SET EXERCISE ->
Can you write out all the lines word for word, with no pictures?

------ SOURCE MATERIAL ------

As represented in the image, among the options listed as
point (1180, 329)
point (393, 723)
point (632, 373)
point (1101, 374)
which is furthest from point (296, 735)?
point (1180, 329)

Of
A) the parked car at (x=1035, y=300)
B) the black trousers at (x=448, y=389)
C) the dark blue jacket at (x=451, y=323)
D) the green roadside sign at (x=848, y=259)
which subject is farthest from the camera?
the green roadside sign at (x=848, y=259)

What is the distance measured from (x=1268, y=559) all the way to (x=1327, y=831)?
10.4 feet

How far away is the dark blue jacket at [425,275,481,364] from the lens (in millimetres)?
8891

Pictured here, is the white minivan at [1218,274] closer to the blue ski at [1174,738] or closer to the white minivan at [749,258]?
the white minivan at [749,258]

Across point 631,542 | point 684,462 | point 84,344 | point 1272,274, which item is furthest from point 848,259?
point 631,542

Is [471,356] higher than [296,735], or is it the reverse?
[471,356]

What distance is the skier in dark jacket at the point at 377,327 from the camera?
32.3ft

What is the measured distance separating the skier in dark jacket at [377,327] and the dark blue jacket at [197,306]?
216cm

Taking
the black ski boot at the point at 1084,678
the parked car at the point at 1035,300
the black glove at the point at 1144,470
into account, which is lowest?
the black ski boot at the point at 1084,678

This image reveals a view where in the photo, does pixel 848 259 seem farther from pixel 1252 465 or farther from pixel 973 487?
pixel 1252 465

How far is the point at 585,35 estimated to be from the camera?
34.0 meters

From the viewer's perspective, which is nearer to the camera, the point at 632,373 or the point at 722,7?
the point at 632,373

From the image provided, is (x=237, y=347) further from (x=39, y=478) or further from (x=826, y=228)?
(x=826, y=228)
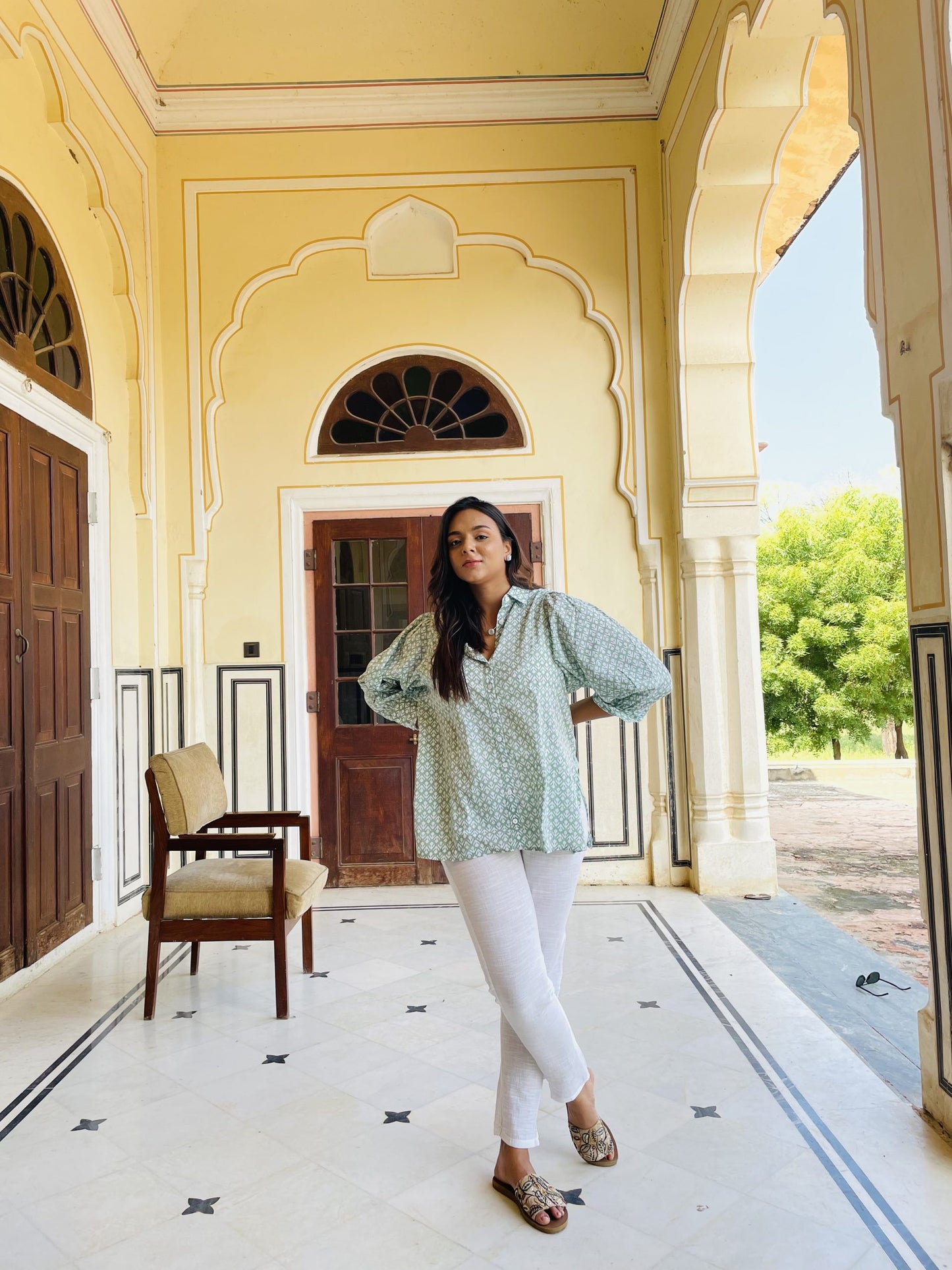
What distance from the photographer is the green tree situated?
50.5 feet

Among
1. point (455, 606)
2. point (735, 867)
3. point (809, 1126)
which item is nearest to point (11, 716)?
point (455, 606)

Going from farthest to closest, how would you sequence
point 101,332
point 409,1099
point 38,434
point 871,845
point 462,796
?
1. point 871,845
2. point 101,332
3. point 38,434
4. point 409,1099
5. point 462,796

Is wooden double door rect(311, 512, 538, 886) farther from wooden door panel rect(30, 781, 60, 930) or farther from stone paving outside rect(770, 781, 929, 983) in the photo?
stone paving outside rect(770, 781, 929, 983)

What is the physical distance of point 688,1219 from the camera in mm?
2041

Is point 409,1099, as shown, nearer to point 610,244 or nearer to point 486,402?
point 486,402

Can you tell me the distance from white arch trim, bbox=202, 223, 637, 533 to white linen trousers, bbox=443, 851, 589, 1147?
3656mm

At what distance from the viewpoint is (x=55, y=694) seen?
412cm

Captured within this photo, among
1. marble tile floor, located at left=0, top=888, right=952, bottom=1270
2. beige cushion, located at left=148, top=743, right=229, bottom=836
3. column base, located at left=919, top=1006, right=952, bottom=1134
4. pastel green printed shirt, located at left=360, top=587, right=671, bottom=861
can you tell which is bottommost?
marble tile floor, located at left=0, top=888, right=952, bottom=1270

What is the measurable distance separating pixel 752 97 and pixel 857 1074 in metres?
3.93

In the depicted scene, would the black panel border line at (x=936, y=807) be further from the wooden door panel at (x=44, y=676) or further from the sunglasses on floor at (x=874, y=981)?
the wooden door panel at (x=44, y=676)

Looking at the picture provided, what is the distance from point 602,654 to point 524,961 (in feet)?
→ 2.17

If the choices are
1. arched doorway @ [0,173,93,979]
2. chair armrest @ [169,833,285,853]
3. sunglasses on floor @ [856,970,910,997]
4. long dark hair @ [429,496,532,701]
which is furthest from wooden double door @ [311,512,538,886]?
long dark hair @ [429,496,532,701]

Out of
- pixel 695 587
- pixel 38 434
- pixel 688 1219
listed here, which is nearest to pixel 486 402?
pixel 695 587

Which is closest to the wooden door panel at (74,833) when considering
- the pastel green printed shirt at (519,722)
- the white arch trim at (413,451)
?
the white arch trim at (413,451)
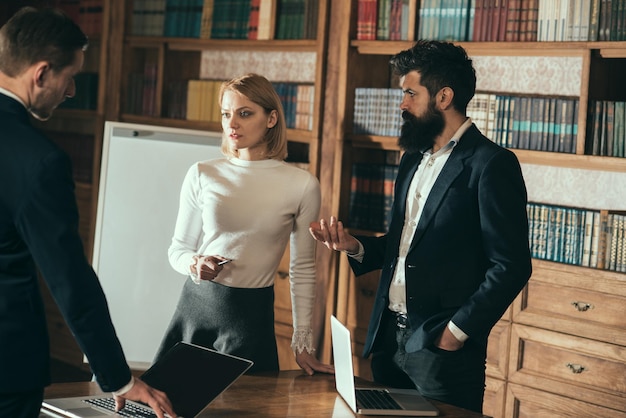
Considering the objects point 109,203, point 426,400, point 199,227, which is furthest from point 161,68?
point 426,400

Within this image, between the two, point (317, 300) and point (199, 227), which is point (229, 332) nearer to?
point (199, 227)

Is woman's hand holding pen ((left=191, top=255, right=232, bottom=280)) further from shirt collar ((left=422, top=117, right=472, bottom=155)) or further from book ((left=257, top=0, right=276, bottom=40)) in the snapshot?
book ((left=257, top=0, right=276, bottom=40))

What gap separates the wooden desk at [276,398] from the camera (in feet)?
7.27

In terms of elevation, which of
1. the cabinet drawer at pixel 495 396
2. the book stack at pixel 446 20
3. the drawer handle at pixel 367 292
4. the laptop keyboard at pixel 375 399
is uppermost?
the book stack at pixel 446 20

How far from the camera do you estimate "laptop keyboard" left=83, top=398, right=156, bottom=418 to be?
7.05 feet

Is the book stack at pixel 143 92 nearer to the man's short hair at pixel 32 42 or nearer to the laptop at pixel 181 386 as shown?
the laptop at pixel 181 386

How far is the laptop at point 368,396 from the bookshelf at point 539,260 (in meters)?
1.36

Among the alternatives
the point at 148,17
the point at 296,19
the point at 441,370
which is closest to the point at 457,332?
the point at 441,370

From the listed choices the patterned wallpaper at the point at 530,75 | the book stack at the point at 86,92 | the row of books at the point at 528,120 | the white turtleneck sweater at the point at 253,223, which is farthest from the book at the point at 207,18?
the white turtleneck sweater at the point at 253,223

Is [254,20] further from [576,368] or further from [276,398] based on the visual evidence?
[276,398]

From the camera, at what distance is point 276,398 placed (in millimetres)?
2342

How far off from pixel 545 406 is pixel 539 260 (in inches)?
23.6

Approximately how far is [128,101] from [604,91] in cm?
280

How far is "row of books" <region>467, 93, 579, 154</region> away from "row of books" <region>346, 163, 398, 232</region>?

------

THE RESULT ->
As represented in the image, among the options listed as
point (1180, 329)
point (393, 723)
point (632, 373)
point (1101, 374)
which is furthest from point (296, 735)?
point (1180, 329)

Of
A) the parked car at (x=1035, y=300)
B) the black trousers at (x=448, y=389)
C) the dark blue jacket at (x=451, y=323)
D) the green roadside sign at (x=848, y=259)
which subject is farthest from the camera?
the green roadside sign at (x=848, y=259)

What is the distance measured from (x=1268, y=559) all the way to (x=1327, y=831)?
10.4 feet

How far away is the dark blue jacket at [425,275,481,364] from the lens (in millimetres)?
8891

Pictured here, is the white minivan at [1218,274] closer to the blue ski at [1174,738] or closer to the white minivan at [749,258]?
the white minivan at [749,258]

Across point 631,542 | point 684,462 | point 84,344 | point 1272,274, which item is furthest from point 848,259?
point 631,542

Is [471,356] higher than [296,735], or is it the reverse?
[471,356]

What distance is the skier in dark jacket at the point at 377,327 from the camera?
32.3ft

What is the measured distance separating the skier in dark jacket at [377,327] and the dark blue jacket at [197,306]?
216cm

Taking
the black ski boot at the point at 1084,678
the parked car at the point at 1035,300
the black glove at the point at 1144,470
into account, which is lowest?
the black ski boot at the point at 1084,678

This image reveals a view where in the photo, does pixel 848 259 seem farther from pixel 1252 465 or farther from pixel 973 487?
pixel 1252 465

How far is the point at 585,35 estimated to be from the camera?
34.0 meters

From the viewer's perspective, which is nearer to the camera, the point at 632,373 or the point at 722,7?
the point at 632,373

From the image provided, is (x=237, y=347) further from (x=39, y=478) or further from (x=826, y=228)?
(x=826, y=228)
What distance from the photographer is the green tree situated?
50.5 feet

Among
1. point (455, 606)
2. point (735, 867)
3. point (809, 1126)
which item is nearest to point (11, 716)?
point (455, 606)

Going from farthest to closest, how would you sequence
point 101,332
point 409,1099
point 38,434
point 871,845
point 462,796
?
1. point 871,845
2. point 101,332
3. point 38,434
4. point 409,1099
5. point 462,796

Is wooden double door rect(311, 512, 538, 886) farther from wooden door panel rect(30, 781, 60, 930) or farther from stone paving outside rect(770, 781, 929, 983) in the photo?
stone paving outside rect(770, 781, 929, 983)

What is the physical distance of point 688,1219 from the camera in mm?
2041

Is point 409,1099, as shown, nearer to point 610,244 or nearer to point 486,402?
point 486,402

Can you tell me the distance from white arch trim, bbox=202, 223, 637, 533 to white linen trousers, bbox=443, 851, 589, 1147?
3656mm

At what distance from the viewpoint is (x=55, y=694) seen?
412cm

Captured within this photo, among
1. marble tile floor, located at left=0, top=888, right=952, bottom=1270
2. beige cushion, located at left=148, top=743, right=229, bottom=836
3. column base, located at left=919, top=1006, right=952, bottom=1134
4. pastel green printed shirt, located at left=360, top=587, right=671, bottom=861
can you tell which is bottommost?
marble tile floor, located at left=0, top=888, right=952, bottom=1270

What is the measurable distance separating pixel 752 97 and pixel 857 1074 in metres?
3.93

In the depicted scene, would the black panel border line at (x=936, y=807) be further from the wooden door panel at (x=44, y=676) or further from the sunglasses on floor at (x=874, y=981)?
the wooden door panel at (x=44, y=676)

Looking at the picture provided, what is the distance from point 602,654 to point 524,961 (in feet)?
→ 2.17

If the choices are
1. arched doorway @ [0,173,93,979]
2. chair armrest @ [169,833,285,853]
3. sunglasses on floor @ [856,970,910,997]
4. long dark hair @ [429,496,532,701]
which is furthest from wooden double door @ [311,512,538,886]?
long dark hair @ [429,496,532,701]

Out of
- pixel 695 587
- pixel 38 434
- pixel 688 1219
listed here, which is nearest to pixel 486 402?
pixel 695 587

Which is closest to the wooden door panel at (74,833) when considering
- the pastel green printed shirt at (519,722)
- the white arch trim at (413,451)
?
the white arch trim at (413,451)
Considering the objects point 109,203, point 426,400, point 199,227, which is furthest from point 161,68?
point 426,400

Within this image, between the two, point (317, 300) and point (199, 227), which is point (229, 332) nearer to?
point (199, 227)

Is woman's hand holding pen ((left=191, top=255, right=232, bottom=280)) further from shirt collar ((left=422, top=117, right=472, bottom=155)) or further from book ((left=257, top=0, right=276, bottom=40)) in the snapshot?
book ((left=257, top=0, right=276, bottom=40))

What gap separates the wooden desk at [276,398] from the camera (in feet)?
7.27

In terms of elevation, which of
1. the cabinet drawer at pixel 495 396
2. the book stack at pixel 446 20
3. the drawer handle at pixel 367 292
4. the laptop keyboard at pixel 375 399
is uppermost?
the book stack at pixel 446 20

How far from the camera do you estimate "laptop keyboard" left=83, top=398, right=156, bottom=418 to be?
7.05 feet

Is the book stack at pixel 143 92 nearer to the man's short hair at pixel 32 42 or nearer to the laptop at pixel 181 386 as shown?
the laptop at pixel 181 386

How far is the laptop at point 368,396 from the bookshelf at point 539,260 (in meters)?
1.36

Among the alternatives
the point at 148,17
the point at 296,19
the point at 441,370
which is closest to the point at 457,332?
the point at 441,370

From the listed choices the patterned wallpaper at the point at 530,75 | the book stack at the point at 86,92 | the row of books at the point at 528,120 | the white turtleneck sweater at the point at 253,223, which is farthest from the book at the point at 207,18?
the white turtleneck sweater at the point at 253,223

Is [254,20] further from [576,368] or further from [276,398] based on the visual evidence?
[276,398]

From the camera, at what distance is point 276,398 placed (in millimetres)?
2342

How far off from pixel 545 406 is pixel 539 260 (in inches)?
23.6

Approximately how far is [128,101] from [604,91] in cm?
280

How far is "row of books" <region>467, 93, 579, 154</region> away from "row of books" <region>346, 163, 398, 232</region>?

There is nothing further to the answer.